The historic port of Fremantle is a great place to visit for many reasons. One of those reasons is the World Heritage listed Fremantle Prison that was built by convicts in the 1850s. So, when we decided on a Freo staycation, we went for a convict related theme.
While you’re on Staycation transport is very important to organise. We chose to get the train to Freo for two reasons. Parking is an expensive and complicated issue and walking is the best way to get around. In keeping with the historic theme, did you know that Fremantle Train Station is an old one, dating back to 1907. What a great starting point for our Freo convict inspired staycation.
The Warders cottages were built in 1851 to house the prison warders. It has been renovated and opened as a hotel in 2020. The Hougoumont is named after the last ship of convicts arriving in Fremantle. It has been the site of various hotels since the 1840s: Stanley Beer House, Duke of York Hotel, Club Giovanni Italia, and Fremantle Club.

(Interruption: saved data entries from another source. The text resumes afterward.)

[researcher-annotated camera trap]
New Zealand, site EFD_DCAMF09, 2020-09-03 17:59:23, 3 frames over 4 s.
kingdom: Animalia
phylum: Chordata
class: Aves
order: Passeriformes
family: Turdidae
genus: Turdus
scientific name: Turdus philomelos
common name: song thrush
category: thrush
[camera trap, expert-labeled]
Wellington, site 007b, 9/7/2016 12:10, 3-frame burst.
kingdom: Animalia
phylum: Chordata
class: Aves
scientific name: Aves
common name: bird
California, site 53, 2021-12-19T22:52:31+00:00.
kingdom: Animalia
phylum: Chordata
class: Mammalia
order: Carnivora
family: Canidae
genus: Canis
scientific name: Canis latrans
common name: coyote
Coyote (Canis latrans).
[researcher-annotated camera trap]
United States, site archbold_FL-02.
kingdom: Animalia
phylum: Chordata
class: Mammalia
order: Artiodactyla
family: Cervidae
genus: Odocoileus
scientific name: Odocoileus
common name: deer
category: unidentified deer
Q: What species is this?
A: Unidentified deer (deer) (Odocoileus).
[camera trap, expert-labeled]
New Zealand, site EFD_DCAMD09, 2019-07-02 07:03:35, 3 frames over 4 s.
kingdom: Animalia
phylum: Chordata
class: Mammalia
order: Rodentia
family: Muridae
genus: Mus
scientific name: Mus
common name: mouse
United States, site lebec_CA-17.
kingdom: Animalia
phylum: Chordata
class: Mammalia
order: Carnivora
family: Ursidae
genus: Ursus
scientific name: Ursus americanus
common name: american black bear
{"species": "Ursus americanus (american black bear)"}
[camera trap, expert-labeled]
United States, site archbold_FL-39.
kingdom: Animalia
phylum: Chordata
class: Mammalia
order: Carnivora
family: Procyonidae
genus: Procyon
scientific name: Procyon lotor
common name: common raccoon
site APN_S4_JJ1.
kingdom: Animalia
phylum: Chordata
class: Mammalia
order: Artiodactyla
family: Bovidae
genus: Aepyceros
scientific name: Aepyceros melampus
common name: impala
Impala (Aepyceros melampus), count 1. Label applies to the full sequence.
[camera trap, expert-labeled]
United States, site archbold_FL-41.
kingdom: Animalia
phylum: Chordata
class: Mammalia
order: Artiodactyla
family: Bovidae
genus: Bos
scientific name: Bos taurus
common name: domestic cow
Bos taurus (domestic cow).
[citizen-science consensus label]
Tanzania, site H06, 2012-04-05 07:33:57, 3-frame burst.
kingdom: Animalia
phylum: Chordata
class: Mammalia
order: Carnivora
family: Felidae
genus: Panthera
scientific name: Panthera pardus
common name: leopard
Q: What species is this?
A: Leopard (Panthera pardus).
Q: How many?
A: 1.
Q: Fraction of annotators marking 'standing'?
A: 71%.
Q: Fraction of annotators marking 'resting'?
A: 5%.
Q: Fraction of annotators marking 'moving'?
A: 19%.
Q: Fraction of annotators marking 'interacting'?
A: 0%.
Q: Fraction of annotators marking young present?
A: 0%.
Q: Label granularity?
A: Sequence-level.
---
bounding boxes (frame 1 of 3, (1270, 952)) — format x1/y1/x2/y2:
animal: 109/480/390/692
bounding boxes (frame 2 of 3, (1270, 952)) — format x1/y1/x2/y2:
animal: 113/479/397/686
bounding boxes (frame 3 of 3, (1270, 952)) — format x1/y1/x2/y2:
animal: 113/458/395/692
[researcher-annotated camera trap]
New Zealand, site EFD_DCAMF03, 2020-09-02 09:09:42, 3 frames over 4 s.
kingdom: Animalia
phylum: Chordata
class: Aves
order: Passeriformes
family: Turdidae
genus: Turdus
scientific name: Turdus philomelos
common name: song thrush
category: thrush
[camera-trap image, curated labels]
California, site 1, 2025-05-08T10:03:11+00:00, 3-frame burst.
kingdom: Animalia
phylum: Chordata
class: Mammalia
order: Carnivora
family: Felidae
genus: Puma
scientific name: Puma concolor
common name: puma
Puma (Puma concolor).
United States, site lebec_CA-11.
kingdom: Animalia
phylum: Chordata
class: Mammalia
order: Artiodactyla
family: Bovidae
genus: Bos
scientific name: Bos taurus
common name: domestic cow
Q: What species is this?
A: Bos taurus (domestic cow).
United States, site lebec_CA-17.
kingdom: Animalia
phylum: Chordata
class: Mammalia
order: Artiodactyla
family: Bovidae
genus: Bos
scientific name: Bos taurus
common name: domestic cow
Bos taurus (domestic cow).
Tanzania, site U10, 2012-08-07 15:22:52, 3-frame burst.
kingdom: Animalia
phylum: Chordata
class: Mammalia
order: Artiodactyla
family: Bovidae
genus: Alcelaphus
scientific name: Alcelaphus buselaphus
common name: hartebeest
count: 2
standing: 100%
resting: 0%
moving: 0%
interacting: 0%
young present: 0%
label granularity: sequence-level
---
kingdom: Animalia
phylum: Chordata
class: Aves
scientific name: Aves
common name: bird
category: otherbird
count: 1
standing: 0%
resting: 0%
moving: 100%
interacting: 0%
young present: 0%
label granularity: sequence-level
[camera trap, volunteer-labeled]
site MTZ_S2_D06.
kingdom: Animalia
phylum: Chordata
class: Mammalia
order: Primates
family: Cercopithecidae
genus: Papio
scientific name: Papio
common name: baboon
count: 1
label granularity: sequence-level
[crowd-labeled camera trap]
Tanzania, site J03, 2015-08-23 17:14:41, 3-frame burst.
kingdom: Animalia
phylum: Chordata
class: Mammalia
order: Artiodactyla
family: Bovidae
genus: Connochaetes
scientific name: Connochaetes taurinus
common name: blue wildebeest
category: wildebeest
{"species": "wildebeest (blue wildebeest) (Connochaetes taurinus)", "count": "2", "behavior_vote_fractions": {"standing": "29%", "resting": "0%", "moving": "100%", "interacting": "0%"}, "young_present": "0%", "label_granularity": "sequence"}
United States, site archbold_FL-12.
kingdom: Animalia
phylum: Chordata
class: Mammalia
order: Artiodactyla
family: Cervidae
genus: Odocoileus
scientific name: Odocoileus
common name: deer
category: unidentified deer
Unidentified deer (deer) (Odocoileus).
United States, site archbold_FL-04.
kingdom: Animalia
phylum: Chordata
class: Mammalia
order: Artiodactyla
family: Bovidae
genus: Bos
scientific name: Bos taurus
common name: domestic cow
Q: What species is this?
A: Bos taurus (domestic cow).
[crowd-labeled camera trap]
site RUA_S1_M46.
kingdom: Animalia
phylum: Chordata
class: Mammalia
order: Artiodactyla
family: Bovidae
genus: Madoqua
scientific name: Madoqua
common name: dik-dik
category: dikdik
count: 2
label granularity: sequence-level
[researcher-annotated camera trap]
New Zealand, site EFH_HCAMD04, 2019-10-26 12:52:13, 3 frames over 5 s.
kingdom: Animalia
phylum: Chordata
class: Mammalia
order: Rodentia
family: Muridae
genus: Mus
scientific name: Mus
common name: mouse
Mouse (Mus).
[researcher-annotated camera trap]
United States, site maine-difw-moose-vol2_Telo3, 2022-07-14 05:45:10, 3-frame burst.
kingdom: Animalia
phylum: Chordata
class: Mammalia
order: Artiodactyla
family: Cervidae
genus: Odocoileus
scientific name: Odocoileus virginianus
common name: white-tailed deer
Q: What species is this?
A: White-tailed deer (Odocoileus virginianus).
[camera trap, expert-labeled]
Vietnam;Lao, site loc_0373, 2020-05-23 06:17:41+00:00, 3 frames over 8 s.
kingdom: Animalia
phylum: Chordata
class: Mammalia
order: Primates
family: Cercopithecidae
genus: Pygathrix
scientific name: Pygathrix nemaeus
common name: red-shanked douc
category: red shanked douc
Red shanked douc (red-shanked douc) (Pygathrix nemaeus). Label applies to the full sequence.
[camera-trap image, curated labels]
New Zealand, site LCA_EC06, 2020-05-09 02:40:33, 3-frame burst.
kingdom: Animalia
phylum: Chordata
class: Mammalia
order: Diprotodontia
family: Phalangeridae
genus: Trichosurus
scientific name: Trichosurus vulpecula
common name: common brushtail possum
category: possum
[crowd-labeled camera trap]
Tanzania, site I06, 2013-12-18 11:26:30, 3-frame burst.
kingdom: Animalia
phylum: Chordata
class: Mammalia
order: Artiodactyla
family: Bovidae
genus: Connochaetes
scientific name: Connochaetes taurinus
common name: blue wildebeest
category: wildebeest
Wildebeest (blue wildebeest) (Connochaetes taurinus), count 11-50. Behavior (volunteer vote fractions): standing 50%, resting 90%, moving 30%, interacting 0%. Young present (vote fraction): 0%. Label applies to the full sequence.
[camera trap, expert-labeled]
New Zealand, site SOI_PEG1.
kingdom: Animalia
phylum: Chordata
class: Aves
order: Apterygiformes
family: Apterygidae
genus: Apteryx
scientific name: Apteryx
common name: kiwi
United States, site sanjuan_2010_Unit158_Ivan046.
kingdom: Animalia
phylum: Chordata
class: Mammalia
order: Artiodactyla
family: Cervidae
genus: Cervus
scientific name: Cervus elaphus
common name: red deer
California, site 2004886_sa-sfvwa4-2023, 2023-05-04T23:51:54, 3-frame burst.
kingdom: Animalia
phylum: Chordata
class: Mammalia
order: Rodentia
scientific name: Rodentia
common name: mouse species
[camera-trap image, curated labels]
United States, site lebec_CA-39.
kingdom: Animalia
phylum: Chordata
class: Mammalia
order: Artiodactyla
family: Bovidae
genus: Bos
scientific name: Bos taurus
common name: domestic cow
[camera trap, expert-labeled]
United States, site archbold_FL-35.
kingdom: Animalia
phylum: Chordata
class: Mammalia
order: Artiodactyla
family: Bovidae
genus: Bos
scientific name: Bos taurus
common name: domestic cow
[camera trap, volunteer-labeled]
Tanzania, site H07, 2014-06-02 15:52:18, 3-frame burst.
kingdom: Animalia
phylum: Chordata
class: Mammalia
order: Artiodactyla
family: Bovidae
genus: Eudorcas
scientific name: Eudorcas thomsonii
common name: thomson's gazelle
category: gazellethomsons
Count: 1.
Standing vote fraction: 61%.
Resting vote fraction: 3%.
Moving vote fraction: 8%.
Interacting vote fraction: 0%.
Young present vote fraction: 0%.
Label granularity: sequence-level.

To get in the convict theme, head to Shipwrecks Museum in the Commissariat Buildings. They are the oldest convict-built buildings in Western Australia.
After you have been immersed in old ships, cross the railway and explore the Roundhouse (oldest building in WA) and the original gaol for Fremantle. It has a great view over Fremantle and down to Bather’s Beach, which is our next stop. Bathers Beach House has deck chairs right on the beach for sunset cocktails. It is situated next to the historic ruins of the Long Jetty.
There is no shortage of places to eat in Fremantle but a couple of historic locations are
- The National Hotel (1860s) with its balconies and roof top bars
- The Old Synagogue (1902) with three different cuisine options
- Old Faithful Bar and BBQ(1897) A basement bar and American BBQ
One of our favourite places for breakfast is Moore and Moore in Henry St. The 1840s warehouse has an Art Gallery and café in different rooms, corridors, and back garden. The café’s aim is to provide good food with fresh, sustainably grown local produce.
The Freo Markets (1897) are an institution and only open on Friday, Saturday, and Sunday. Wander up and down the narrow corridors browsing fresh fruit and vegies, cheese, and prepared food. Check out all the products for sale. Many spots to pick up some lunch.
Fremantle owes its transformation from a tired old port town to a lively pub-based location to the America’s Cup that was held there in 1986. The yacht, Australia II, which won the cup in 1983 in America, is on display at the Western Australian Maritime Museum on the edge of Fremantle Harbour. Pass by the commemorative walls of migrants who came to Fremantle and enter the ship shaped museum.
While we are in the ship theme, Darling Darling is a very funky atmospheric bar in Henry St. Push past the hessian covered door and let your eyes adjust. The candle lit, tiny bar feels like being on an old ocean going ship.
The Emily Taylor was a ship from the 1800s that sailed from England to Fremantle, stopping through Asia on its voyages, picking up tea, spices and other exotic products. She also carried the first Chinese immigrant Moon Chow to the new Swan River Colony. Therefore, the restaurant and bar have an Asian fusion menu and is attached to the Warders Hotel.
- To explore the Fremantle Prison, there are many options:
- Tunnel tours in a little boat underneath the prison
- Torchlight tours at night, a little bit spooky
- Convict Prison tours
- Behind Bars and True Crime tours every hour during the day.
It’s hard to believe that this historic World Heritage building still held prisoners until 1991.
While we are talking spooky convict-built locations, the now Fremantle Art Centre was the Lunatic Asylum and Invalid Depot. It is believed to be haunted in the tiny rooms upstairs. Now as an art centre and café, on a Sunday afternoon (October – March) there is free live music in the lovely courtyard. Bring some picnic food from the market and settle in for the afternoon.
It is a relaxing way to top off 48 hours in Fremantle.